Thursday, April 18, 2013

Longest Repeated Substring

Longest Repeated Substring

This problem is from codeeval.com.

Problem Description:

You are to find the longest repeated substring in a given text. Repeated substrings may not overlap. If more than one substring is repeated with the same length, print the first one you find.(starting from the beginning of the text). NOTE: The substrings can't be all spaces.

Input Sample:
Your program should accept as its first argument a path to a filename. The input file contains several lines. Each line is one test case. Each line contains a test string. eg.
banana
abc
Output Sample:
For each set of input produce a single line of output which is the longest repeated substring. If there is none, print out the string NONE. eg.
an
NONE

Analysis:

The input text is actually a string and suppose the length of string is n.

Brute Force:
The brute force method is easy: for each index pair [i, j] (1 <= i, j <= n) of the string, count the length of non-overlapping repeated substring starting from this two indices . And then get the first repeated substring with the longest length. Although the non-overlapping constraint can help to reduce the character comparison times while checking two substrings, the running time in the worst case is still O(n^3) (can be proved, but omitted here). Obviously the brute force method is not a good choice.

Suffix Array:
Another method is to use suffix array. For the input string str, we first sort all of its suffixes in the suffix array. eg.
str = banana, its suffixes are:
banana
anana
nana
ana
na
a
after sort, the suffix array looks like:
a
ana
anana
banana
na
nana
Then for each two adjacent suffixes on the sorted suffix array, count the length of the common prefix (Note: should avoid counting the overlapped part). The longest repeated prefix appearing first on the original input string is the result. e.g.
a
ana
anana
banana
na
nana
The red prefixes an and green prefixes na both have the same longest length 2, but an is the result because it appears before na in str = banana. 
Similar to brute force method, the suffixes comparison in sorting and repeated prefix length counting make the running time be O(n^2lgn) (suppose an O(nlgn) sorting algorithm is used).  The length of suffix array is n and it may just need to store the indices pointing to the suffixes in the input string rather than the suffixes themselves. Therefore the space complexity is O(n).

Dynamic Programming:
O(n^2lgn) looks good, however, we can solve this problem in O(n^2) time and O(n^2) space with DP. Suppose we first don't consider the constraint of no overlap. The idea is to find the longest repeated suffix for all pairs of prefixes of the string str. The length of the longest repeated suffix for prefixes str[1..i] and str[1..j] is:
c(i, j) = 1) c(i-1, j-1) + 1   if str[i] == str[j];
          2) 0                 otherwise.
The maximum of c(i, j) (1 <= i, j <= n) is the length of longest repeated substring (suffix) of str. The longest repeated substring should be stored and dynamically updated during the calculating of c(i, j).

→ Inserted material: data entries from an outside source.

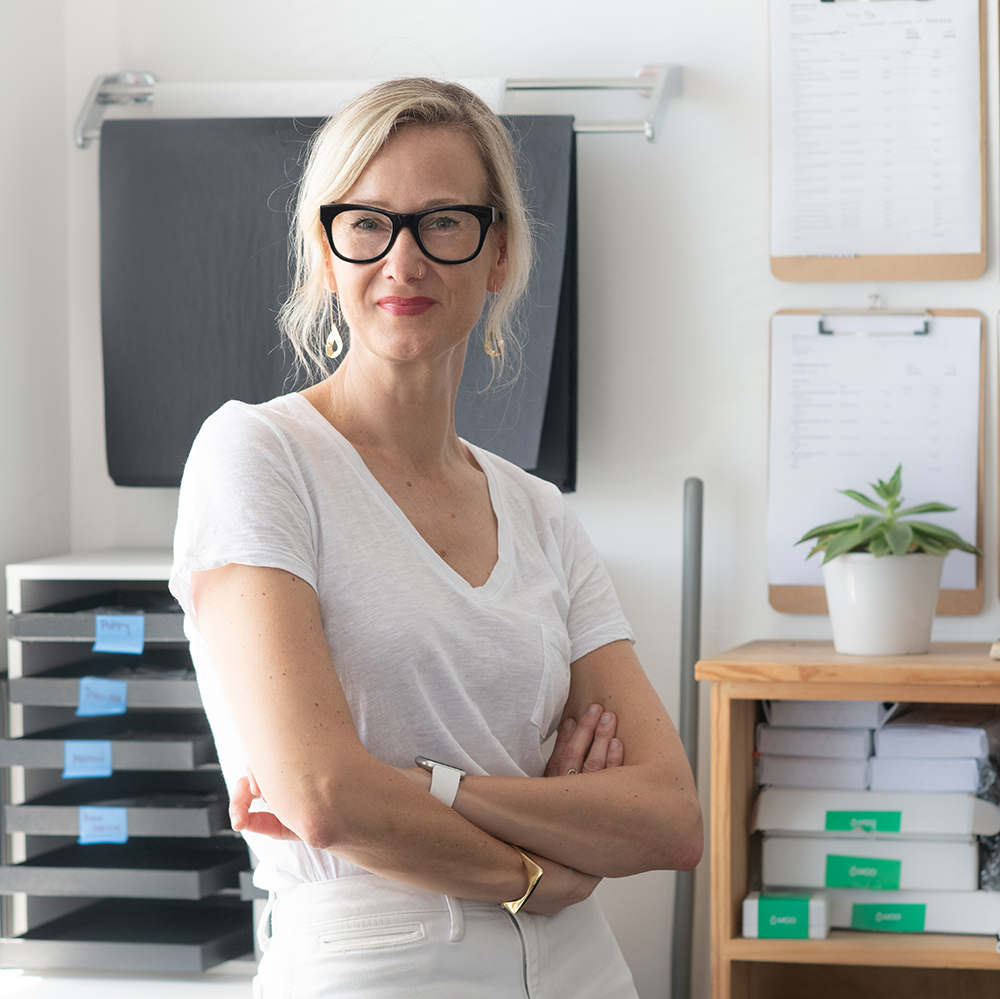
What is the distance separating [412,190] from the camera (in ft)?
2.95

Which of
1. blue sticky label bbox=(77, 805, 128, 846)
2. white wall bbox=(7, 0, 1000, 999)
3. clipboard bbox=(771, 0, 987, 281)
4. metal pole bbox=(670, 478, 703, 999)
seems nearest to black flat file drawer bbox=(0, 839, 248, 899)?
blue sticky label bbox=(77, 805, 128, 846)

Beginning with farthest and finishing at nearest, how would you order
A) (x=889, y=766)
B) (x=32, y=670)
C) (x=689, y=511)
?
(x=689, y=511), (x=32, y=670), (x=889, y=766)

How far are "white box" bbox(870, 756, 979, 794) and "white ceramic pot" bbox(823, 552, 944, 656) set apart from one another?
0.48 ft

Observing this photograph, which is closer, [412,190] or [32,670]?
[412,190]

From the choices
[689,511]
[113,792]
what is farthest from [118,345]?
[689,511]

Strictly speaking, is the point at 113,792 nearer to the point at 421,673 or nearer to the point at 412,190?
the point at 421,673

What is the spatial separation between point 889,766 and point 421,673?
89cm

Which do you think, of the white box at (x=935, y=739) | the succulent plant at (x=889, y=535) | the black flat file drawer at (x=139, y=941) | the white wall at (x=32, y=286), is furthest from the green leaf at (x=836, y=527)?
the white wall at (x=32, y=286)

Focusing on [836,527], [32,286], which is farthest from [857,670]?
[32,286]

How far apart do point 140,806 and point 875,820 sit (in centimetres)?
100

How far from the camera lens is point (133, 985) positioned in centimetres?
154

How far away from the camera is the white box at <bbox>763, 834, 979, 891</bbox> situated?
4.79ft

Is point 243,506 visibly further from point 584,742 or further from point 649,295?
point 649,295

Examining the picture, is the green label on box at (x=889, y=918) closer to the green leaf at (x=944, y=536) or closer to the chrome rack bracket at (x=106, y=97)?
the green leaf at (x=944, y=536)
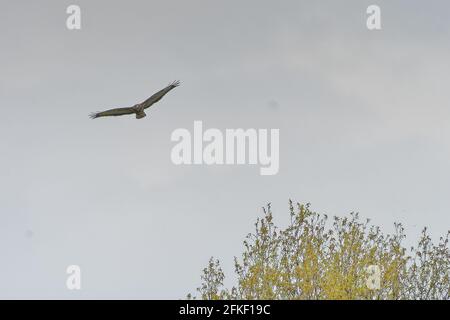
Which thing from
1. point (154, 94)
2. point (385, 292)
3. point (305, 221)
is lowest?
point (385, 292)

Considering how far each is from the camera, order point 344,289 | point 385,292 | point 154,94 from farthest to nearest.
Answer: point 154,94 < point 385,292 < point 344,289

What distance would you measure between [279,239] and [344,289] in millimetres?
3352

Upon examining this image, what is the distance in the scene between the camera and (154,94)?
3684cm

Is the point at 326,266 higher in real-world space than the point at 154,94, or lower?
lower
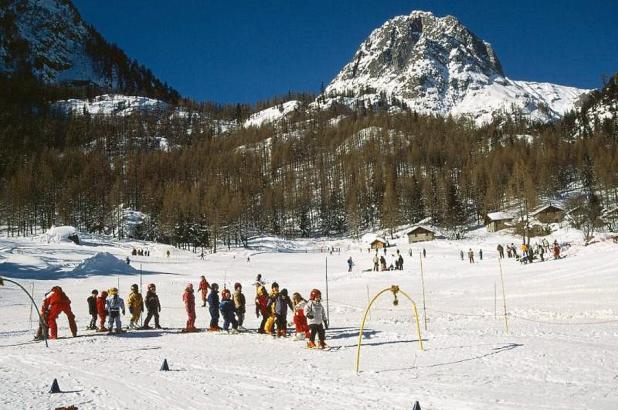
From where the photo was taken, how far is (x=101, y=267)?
39.6 metres

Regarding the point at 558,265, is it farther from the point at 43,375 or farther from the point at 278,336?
the point at 43,375

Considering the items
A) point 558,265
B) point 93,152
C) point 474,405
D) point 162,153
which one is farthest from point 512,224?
point 93,152

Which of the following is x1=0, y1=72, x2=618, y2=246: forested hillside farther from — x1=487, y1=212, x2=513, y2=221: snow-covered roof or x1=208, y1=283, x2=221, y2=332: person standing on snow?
x1=208, y1=283, x2=221, y2=332: person standing on snow

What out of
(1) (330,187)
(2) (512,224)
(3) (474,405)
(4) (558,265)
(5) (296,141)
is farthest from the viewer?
(5) (296,141)

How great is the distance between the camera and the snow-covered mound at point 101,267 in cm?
→ 3827

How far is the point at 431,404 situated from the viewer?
700cm

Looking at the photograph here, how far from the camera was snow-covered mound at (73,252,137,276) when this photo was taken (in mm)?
38272

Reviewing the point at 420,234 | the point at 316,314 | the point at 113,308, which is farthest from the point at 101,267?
the point at 420,234

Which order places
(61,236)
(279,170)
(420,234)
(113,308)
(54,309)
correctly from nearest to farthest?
1. (54,309)
2. (113,308)
3. (61,236)
4. (420,234)
5. (279,170)

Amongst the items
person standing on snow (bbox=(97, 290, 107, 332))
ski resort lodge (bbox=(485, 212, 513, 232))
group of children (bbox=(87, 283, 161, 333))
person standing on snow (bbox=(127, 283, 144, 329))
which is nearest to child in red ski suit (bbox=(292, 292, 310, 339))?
group of children (bbox=(87, 283, 161, 333))

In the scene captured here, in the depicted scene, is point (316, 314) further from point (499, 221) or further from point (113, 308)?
point (499, 221)

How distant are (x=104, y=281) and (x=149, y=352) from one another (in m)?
26.0

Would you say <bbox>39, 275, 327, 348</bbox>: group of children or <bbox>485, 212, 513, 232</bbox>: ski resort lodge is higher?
<bbox>485, 212, 513, 232</bbox>: ski resort lodge

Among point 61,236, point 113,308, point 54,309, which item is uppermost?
point 61,236
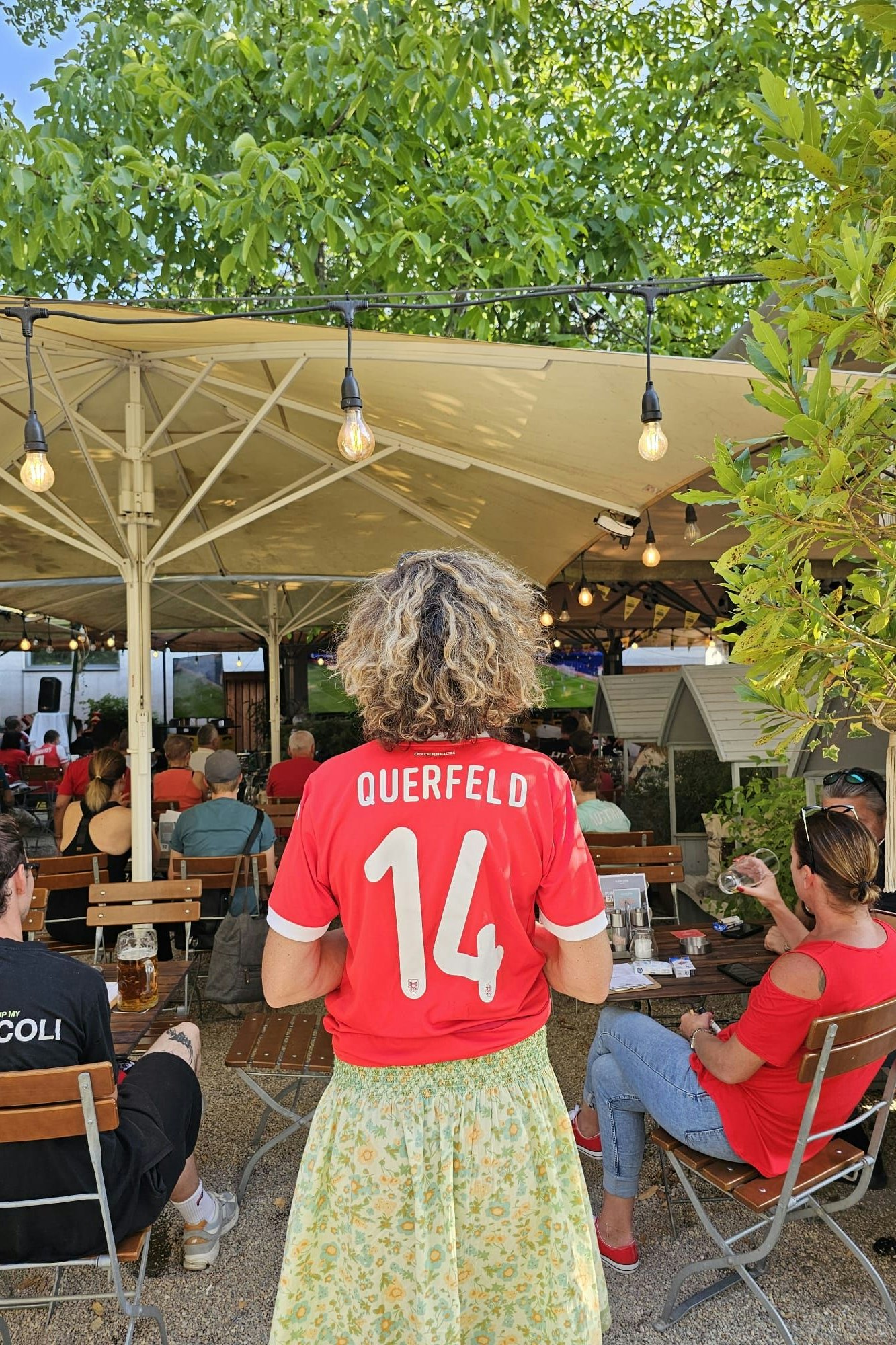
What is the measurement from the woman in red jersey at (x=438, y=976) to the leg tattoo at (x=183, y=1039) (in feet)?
4.20

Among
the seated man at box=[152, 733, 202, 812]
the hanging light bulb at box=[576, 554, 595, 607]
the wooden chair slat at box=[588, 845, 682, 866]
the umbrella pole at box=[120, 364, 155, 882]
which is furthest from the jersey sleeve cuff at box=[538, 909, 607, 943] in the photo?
the hanging light bulb at box=[576, 554, 595, 607]

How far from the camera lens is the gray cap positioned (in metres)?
4.90

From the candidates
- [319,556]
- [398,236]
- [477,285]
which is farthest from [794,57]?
[319,556]

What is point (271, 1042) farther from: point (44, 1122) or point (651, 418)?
point (651, 418)

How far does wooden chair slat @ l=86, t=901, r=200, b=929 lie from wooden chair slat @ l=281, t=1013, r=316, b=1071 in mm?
623

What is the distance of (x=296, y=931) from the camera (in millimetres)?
1452

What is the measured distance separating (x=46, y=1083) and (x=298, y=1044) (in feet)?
3.97

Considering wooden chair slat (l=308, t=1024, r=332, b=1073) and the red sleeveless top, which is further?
wooden chair slat (l=308, t=1024, r=332, b=1073)

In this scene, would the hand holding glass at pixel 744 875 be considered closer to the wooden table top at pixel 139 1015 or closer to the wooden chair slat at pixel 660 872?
the wooden chair slat at pixel 660 872

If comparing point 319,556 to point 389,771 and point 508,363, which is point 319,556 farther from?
point 389,771

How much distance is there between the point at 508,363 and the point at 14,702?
23622mm

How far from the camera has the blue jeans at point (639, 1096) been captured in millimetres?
2438

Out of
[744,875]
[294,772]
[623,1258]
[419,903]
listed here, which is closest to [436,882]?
[419,903]

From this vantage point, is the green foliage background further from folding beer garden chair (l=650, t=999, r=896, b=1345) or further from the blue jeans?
folding beer garden chair (l=650, t=999, r=896, b=1345)
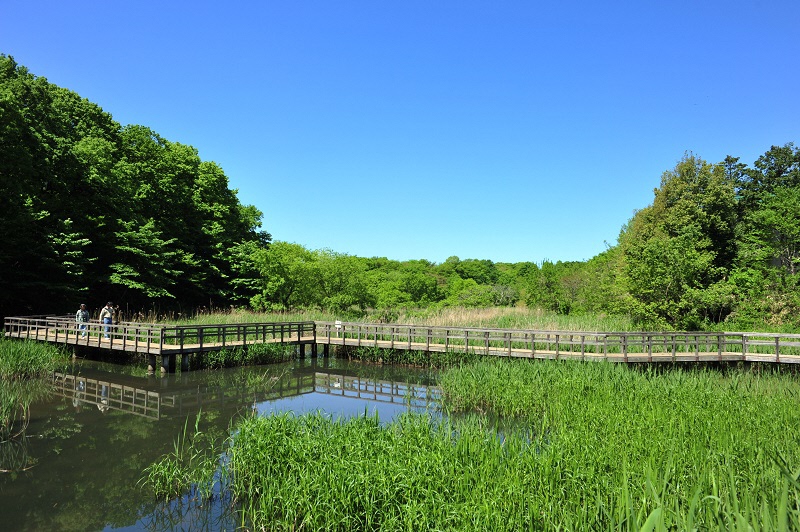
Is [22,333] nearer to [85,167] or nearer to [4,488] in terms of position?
[85,167]

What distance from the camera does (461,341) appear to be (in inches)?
770

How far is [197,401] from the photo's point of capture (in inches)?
482

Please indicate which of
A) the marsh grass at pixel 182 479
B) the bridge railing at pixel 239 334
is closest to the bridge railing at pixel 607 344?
the bridge railing at pixel 239 334

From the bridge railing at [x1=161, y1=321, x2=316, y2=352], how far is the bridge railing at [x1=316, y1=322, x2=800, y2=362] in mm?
905

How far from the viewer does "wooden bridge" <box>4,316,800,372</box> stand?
52.2 feet

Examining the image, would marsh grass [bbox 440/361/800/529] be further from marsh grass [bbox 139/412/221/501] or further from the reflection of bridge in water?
marsh grass [bbox 139/412/221/501]

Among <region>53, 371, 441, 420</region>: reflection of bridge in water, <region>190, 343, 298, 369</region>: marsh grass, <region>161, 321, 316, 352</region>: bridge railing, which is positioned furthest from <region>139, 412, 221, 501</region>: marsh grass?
<region>190, 343, 298, 369</region>: marsh grass

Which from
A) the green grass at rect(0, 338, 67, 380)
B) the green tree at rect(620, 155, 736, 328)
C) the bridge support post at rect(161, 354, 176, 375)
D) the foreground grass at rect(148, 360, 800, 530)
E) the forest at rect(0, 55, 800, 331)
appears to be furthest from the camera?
the forest at rect(0, 55, 800, 331)

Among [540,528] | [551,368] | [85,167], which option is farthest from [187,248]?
[540,528]

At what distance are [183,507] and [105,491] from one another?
53.3 inches

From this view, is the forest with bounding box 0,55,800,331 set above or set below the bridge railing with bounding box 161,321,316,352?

Now consider the non-overlapping constraint, otherwise the above process will give us the string itself. Look at prefixes str[1..i] and str[1..j], the end indices of their suffixes are i and (for simplicity, suppose i <= j), respectively. If their common suffix is longer than j-i, the two suffixes must overlap. The overlapped part should not be counted and the above recursion should be modified as:
c(i, j) = 1) c(i-1, j-1) + 1   if str[i] == str[j] && abs(i-j) > c(i-1, j-1);
          2) 0                 otherwise.
If more than one repeated substring have the same longest length, we just need to take the first one in the input string. More details can be found in the code.

Code (C++)

Bellow is the code of DP method:
std::string repeated_substring(std::string &str) {
    int len = str.length();

    int **c = new int*[len + 1];
    for (int i = 0; i <= len; ++i)
        c[i] = new int[len + 1];
    for (int i = 0; i <= len; ++i) {
        c[i][0] = 0;
        c[0][i] = 0;
    }

    int max_len = 0, index = len + 1;
    for (int i = 1; i <= len; ++i) {
        for (int j = 1; j <= len; ++j) {
            if (str[i-1] == str[j-1] && abs(i-j) > c[i-1][j-1]) {
                c[i][j] = c[i-1][j-1] + 1;
                if (c[i][j] > max_len) {
                    max_len = c[i][j];
                    index = std::min(i, j);
                }
            } else {
                c[i][j] = 0;
            }
        }
    }
    
    for (int i = 0; i <= len; ++i)
        delete[] c[i];
    delete[] c;
 
    if (max_len > 0) {
        std::string ret = str.substr(index - max_len, max_len);
        for (int i = 0; i < max_len; ++i)
            if(ret[i] != ' ')
                return ret;
    }

    return "NONE";
}

-End-

4 comments:

  1. c(i, j) = 1) c(i-1, j-1) + 1 if str[i] == str[j] && abs(i-j) > c(i-1, j-1);
    2) 0 otherwise.

    I have some different opinion on this.
    Think about this string
    string src="aaaaaa"
    we have c[0,2]=1; c[1,3]=2; when we build up the table and now comes c[2,4].
    obviously, src.substr(2-2,2)==src.substr(4-2,2)
    c[2,4]=2, no overlapping.
    But your code produces 0 on c[2,4]. Of course this will not harm the result of this problem, but it will harm some similar problems as I can think of.
    I would say the logic would be:
    if(src[i]==src[j])
    c[i][j]= std::min(1+c[i-1][j-1],abs(i-j));
    else
    c[i][j]=0;
    Sorry if I make any mistake.

    ReplyDelete
  2. Your solution did not solve problem of "repeated string can not overlap". Just simply follow the below ideas will do.
    index of substring a: i1
    index of substring b: i2
    common prefix of a and b : c
    if(abs(l1-l2) >=c) add c to result;

    ReplyDelete
  3. There is O(n) algorithm to build the Suffix Array, so we can use O(n) to solve this problem.

    ReplyDelete
  4. Fails for input:-abababab
    Answer should be:-abab, but ur's is giving just ab !!

    ReplyDelete